**Work task**
Return all of the records below verbatim.

********

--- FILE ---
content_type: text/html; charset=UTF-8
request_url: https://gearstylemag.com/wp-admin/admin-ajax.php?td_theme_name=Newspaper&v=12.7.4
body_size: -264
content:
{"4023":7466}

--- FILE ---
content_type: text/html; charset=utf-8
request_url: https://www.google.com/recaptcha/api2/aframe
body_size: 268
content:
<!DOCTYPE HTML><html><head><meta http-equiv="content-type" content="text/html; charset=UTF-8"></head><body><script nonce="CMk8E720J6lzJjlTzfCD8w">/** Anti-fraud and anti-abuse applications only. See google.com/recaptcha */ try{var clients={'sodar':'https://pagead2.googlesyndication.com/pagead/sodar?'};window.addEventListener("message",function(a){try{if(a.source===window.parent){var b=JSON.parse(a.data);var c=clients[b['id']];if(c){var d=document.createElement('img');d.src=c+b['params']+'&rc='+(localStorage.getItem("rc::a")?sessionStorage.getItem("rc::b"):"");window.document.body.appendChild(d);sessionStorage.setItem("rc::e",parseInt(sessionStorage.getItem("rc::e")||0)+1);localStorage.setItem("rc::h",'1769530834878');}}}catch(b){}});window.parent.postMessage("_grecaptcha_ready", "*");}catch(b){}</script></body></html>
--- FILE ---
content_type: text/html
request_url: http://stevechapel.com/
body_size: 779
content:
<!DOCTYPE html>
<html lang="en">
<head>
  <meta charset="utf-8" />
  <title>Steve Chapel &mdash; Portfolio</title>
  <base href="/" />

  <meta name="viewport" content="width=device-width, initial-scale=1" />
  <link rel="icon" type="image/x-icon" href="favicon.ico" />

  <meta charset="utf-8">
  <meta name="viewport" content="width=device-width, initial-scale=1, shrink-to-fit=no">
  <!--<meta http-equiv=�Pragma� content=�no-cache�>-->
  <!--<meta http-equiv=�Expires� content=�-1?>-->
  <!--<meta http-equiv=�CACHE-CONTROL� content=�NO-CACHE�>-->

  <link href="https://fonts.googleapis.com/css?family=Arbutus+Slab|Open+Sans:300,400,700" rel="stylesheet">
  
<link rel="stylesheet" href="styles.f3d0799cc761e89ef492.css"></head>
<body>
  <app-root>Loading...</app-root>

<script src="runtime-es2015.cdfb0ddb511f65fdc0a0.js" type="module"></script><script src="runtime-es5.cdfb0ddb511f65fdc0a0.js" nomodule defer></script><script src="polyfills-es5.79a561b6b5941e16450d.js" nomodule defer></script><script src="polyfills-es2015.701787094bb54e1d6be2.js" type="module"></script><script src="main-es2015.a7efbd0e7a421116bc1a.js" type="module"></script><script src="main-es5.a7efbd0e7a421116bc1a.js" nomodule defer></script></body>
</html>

********

**Response area**
--- FILE ---
content_type: text/html; charset=UTF-8
request_url: https://gearstylemag.com/wp-admin/admin-ajax.php?td_theme_name=Newspaper&v=12.7.4
body_size: -264
content:
{"4023":7466}

--- FILE ---
content_type: text/html; charset=utf-8
request_url: https://www.google.com/recaptcha/api2/aframe
body_size: 268
content:
<!DOCTYPE HTML><html><head><meta http-equiv="content-type" content="text/html; charset=UTF-8"></head><body><script nonce="CMk8E720J6lzJjlTzfCD8w">/** Anti-fraud and anti-abuse applications only. See google.com/recaptcha */ try{var clients={'sodar':'https://pagead2.googlesyndication.com/pagead/sodar?'};window.addEventListener("message",function(a){try{if(a.source===window.parent){var b=JSON.parse(a.data);var c=clients[b['id']];if(c){var d=document.createElement('img');d.src=c+b['params']+'&rc='+(localStorage.getItem("rc::a")?sessionStorage.getItem("rc::b"):"");window.document.body.appendChild(d);sessionStorage.setItem("rc::e",parseInt(sessionStorage.getItem("rc::e")||0)+1);localStorage.setItem("rc::h",'1769530834878');}}}catch(b){}});window.parent.postMessage("_grecaptcha_ready", "*");}catch(b){}</script></body></html>
--- FILE ---
content_type: text/html
request_url: http://stevechapel.com/
body_size: 779
content:
<!DOCTYPE html>
<html lang="en">
<head>
  <meta charset="utf-8" />
  <title>Steve Chapel &mdash; Portfolio</title>
  <base href="/" />

  <meta name="viewport" content="width=device-width, initial-scale=1" />
  <link rel="icon" type="image/x-icon" href="favicon.ico" />

  <meta charset="utf-8">
  <meta name="viewport" content="width=device-width, initial-scale=1, shrink-to-fit=no">
  <!--<meta http-equiv=�Pragma� content=�no-cache�>-->
  <!--<meta http-equiv=�Expires� content=�-1?>-->
  <!--<meta http-equiv=�CACHE-CONTROL� content=�NO-CACHE�>-->

  <link href="https://fonts.googleapis.com/css?family=Arbutus+Slab|Open+Sans:300,400,700" rel="stylesheet">
  
<link rel="stylesheet" href="styles.f3d0799cc761e89ef492.css"></head>
<body>
  <app-root>Loading...</app-root>

<script src="runtime-es2015.cdfb0ddb511f65fdc0a0.js" type="module"></script><script src="runtime-es5.cdfb0ddb511f65fdc0a0.js" nomodule defer></script><script src="polyfills-es5.79a561b6b5941e16450d.js" nomodule defer></script><script src="polyfills-es2015.701787094bb54e1d6be2.js" type="module"></script><script src="main-es2015.a7efbd0e7a421116bc1a.js" type="module"></script><script src="main-es5.a7efbd0e7a421116bc1a.js" nomodule defer></script></body>
</html>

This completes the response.